Direct-write fabrication of functional protein matrixes using a low-cost Q-switched laser.

We report the use of an inexpensive, small, and "turn-key" Q-switched 532-nm Nd:YAG laser as a source for nonlinear, direct-write protein microfabrication. In this approach, microJoule pulses (pulse widths, approximately 600 ps) are focused using high numerical aperture optics to submicrometer focal spots, creating instantaneous intensities great enough to promote multiphoton excitation of a photosensitizer and subsequent intermolecular cross-linking of protein molecules. By scanning the femtoliter focal volume through reagent solution, extended protein-based structures can be fabricated with precise, three-dimensional topographies. As with earlier studies using a femtosecond titanium:sapphire laser costing more than 100K, physically robust and chemically responsive microstructures can be fashioned rapidly with feature sizes smaller than 0.5 microm, and cross-linking can be achieved using both biologically benign sensitizers (e.g., flavins) and by using the proteins themselves to sensitize cross-linking. We demonstrate in situ fabrication to corral neurite outgrowth and show the ability to functionalize avidin structures with biotinylated reagents, an approach that enables chemical sensing to be performed in specified microenvironments. Characterization of this inexpensive, low-power source will greatly broaden access to direct-write protein microfabrication.

Catalytic three-dimensional protein architectures.

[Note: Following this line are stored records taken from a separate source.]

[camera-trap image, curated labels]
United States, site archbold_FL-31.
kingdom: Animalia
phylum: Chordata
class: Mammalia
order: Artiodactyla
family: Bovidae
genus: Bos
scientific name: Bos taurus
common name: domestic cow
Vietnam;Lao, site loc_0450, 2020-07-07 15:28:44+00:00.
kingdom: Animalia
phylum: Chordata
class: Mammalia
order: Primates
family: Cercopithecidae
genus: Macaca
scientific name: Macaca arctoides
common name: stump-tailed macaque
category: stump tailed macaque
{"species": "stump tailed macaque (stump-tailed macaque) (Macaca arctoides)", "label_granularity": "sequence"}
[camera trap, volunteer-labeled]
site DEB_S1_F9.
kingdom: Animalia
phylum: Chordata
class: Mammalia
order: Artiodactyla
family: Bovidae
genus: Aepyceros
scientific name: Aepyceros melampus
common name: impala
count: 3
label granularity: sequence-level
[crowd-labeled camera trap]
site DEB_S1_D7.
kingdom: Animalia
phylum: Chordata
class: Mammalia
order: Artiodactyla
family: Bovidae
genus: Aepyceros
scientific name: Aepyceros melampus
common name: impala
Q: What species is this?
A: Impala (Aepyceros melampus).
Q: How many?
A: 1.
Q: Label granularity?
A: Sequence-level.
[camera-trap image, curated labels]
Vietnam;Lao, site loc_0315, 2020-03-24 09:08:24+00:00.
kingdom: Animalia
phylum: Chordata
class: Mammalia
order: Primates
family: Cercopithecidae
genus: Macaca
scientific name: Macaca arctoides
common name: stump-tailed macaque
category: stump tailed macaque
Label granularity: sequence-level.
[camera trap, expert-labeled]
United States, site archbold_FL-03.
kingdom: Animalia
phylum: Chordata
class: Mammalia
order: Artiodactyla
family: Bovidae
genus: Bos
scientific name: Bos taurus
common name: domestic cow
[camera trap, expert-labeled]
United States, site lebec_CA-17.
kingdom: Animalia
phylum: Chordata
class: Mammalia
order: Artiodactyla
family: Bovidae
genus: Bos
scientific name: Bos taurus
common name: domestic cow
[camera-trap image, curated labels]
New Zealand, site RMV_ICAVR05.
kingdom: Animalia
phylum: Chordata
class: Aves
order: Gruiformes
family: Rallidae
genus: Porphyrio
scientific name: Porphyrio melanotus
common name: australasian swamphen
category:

We demonstrate a strategy for microfabricating catalytically active, three-dimensional matrixes composed of cross-linked protein in cellular and microfluidic environments. In this approach, a pulsed femtosecond laser is used to excite photosensitizers via multiphoton absorption within three-dimensionally defined volumes, a process that promotes cross-linking of protein residue side chains in the vicinity of the laser focal point. In this manner, it is possible to fabricate protein microparticles with dimensions on the order of the multiphoton focal volume (less than 1 microm(3)) or, by scanning the position of a laser focal point relative to a specimen, to generate surface-adherent matrixes or cables that extend through solution for hundreds of micrometers. We show that protein matrixes can be functionalized either through direct cross-linking of enzymes, by decoration of avidin matrixes with biotinylated enzymes, or by cross-linking biotinylated proteins that then are linked to biotinylated enzymes via an avidin couple. Several formats are explored, including microparticles that can be translocated to desired sites of action (including cytosolic positions), protein pads that generate product gradients within cell cultures, and on-column nanoreactors for microfluidic systems. These biomaterial fabrication technologies offer opportunities for studying a variety of cell functions, ranging from single-cell biochemistry and development to perturbation and analysis of small populations of cultured cells.